SOURCE MATERIAL:
● ● ● ●

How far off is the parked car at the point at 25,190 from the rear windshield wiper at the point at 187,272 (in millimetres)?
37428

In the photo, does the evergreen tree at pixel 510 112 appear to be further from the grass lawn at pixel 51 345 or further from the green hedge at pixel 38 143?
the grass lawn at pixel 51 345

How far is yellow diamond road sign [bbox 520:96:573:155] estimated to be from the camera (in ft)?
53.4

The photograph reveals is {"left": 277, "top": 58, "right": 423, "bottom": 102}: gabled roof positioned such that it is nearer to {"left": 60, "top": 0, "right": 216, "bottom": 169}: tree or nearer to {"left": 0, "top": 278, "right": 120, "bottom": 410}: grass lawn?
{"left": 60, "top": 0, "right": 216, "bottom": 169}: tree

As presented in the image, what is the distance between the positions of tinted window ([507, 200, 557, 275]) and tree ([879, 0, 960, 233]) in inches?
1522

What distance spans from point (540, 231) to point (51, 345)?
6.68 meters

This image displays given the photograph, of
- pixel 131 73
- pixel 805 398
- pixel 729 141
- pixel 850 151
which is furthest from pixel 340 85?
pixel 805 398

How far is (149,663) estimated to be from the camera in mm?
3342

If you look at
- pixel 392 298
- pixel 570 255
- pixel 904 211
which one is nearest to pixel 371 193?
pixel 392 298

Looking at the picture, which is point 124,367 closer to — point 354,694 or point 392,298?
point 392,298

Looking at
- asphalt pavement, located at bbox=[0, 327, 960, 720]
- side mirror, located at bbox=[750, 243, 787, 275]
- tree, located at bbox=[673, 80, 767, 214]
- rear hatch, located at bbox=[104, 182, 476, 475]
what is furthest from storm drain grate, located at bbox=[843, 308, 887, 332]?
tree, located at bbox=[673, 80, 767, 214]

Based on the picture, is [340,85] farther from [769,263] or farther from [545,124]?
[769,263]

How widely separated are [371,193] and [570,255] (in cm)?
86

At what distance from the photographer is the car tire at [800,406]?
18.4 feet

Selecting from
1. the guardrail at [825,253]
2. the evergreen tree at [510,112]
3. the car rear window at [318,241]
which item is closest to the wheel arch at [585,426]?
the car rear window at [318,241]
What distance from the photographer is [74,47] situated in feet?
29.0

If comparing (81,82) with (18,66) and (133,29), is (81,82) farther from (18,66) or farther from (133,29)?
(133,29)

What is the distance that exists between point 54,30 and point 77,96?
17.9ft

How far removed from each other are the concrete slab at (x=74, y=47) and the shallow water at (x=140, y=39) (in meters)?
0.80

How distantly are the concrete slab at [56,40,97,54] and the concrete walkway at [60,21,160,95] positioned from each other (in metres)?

● ● ● ●

GOAL OF THE EXERCISE: Go through the material above line by line and copy it exactly.

SOLUTION FOR THIS TASK:
How far off is the parked car at the point at 25,190 from the rear windshield wiper at the point at 187,272 (in millimetres)?
37428

In the photo, does the evergreen tree at pixel 510 112 appear to be further from the grass lawn at pixel 51 345 or further from the green hedge at pixel 38 143?
the grass lawn at pixel 51 345

How far is yellow diamond road sign [bbox 520:96:573:155] estimated to be from the camera (in ft)?
53.4

The photograph reveals is {"left": 277, "top": 58, "right": 423, "bottom": 102}: gabled roof positioned such that it is nearer to {"left": 60, "top": 0, "right": 216, "bottom": 169}: tree or nearer to {"left": 0, "top": 278, "right": 120, "bottom": 410}: grass lawn?
{"left": 60, "top": 0, "right": 216, "bottom": 169}: tree

As presented in the image, what is the distance between the positions of tinted window ([507, 200, 557, 275]) and tree ([879, 0, 960, 233]) in inches?
1522

What distance spans from point (540, 231) to point (51, 345)?
6.68 meters

This image displays given the photograph, of
- pixel 131 73
- pixel 805 398
- pixel 729 141
- pixel 850 151
which is furthest from pixel 340 85?
pixel 805 398

How far is (149,663) estimated to be from the camera in mm?
3342

If you look at
- pixel 392 298
- pixel 570 255
- pixel 904 211
which one is nearest to pixel 371 193?
pixel 392 298

Looking at the picture, which is point 124,367 closer to — point 354,694 or point 392,298?
point 392,298

Looking at
- asphalt pavement, located at bbox=[0, 327, 960, 720]
- side mirror, located at bbox=[750, 243, 787, 275]
- tree, located at bbox=[673, 80, 767, 214]
- rear hatch, located at bbox=[104, 182, 476, 475]
what is furthest from storm drain grate, located at bbox=[843, 308, 887, 332]?
tree, located at bbox=[673, 80, 767, 214]

Based on the picture, is [340,85] farther from [769,263] or farther from [545,124]?
[769,263]

How widely separated are [371,193] and [570,255] (in cm)?
86

At what distance from the photographer is the car tire at [800,406]?
18.4 feet

Selecting from
1. the guardrail at [825,253]
2. the evergreen tree at [510,112]
3. the car rear window at [318,241]
which item is closest to the wheel arch at [585,426]?
the car rear window at [318,241]
What distance from the photographer is [74,47] situated in feet?
29.0

If comparing (81,82) with (18,66) and (133,29), is (81,82) farther from (18,66) or farther from (133,29)?
(133,29)

What is the distance that exists between point 54,30 and point 77,96?
17.9ft

How far removed from each other are the concrete slab at (x=74, y=47) and the shallow water at (x=140, y=39) (in meters)?
0.80

How distantly are the concrete slab at [56,40,97,54] and the concrete walkway at [60,21,160,95] positioned from each other (in metres)?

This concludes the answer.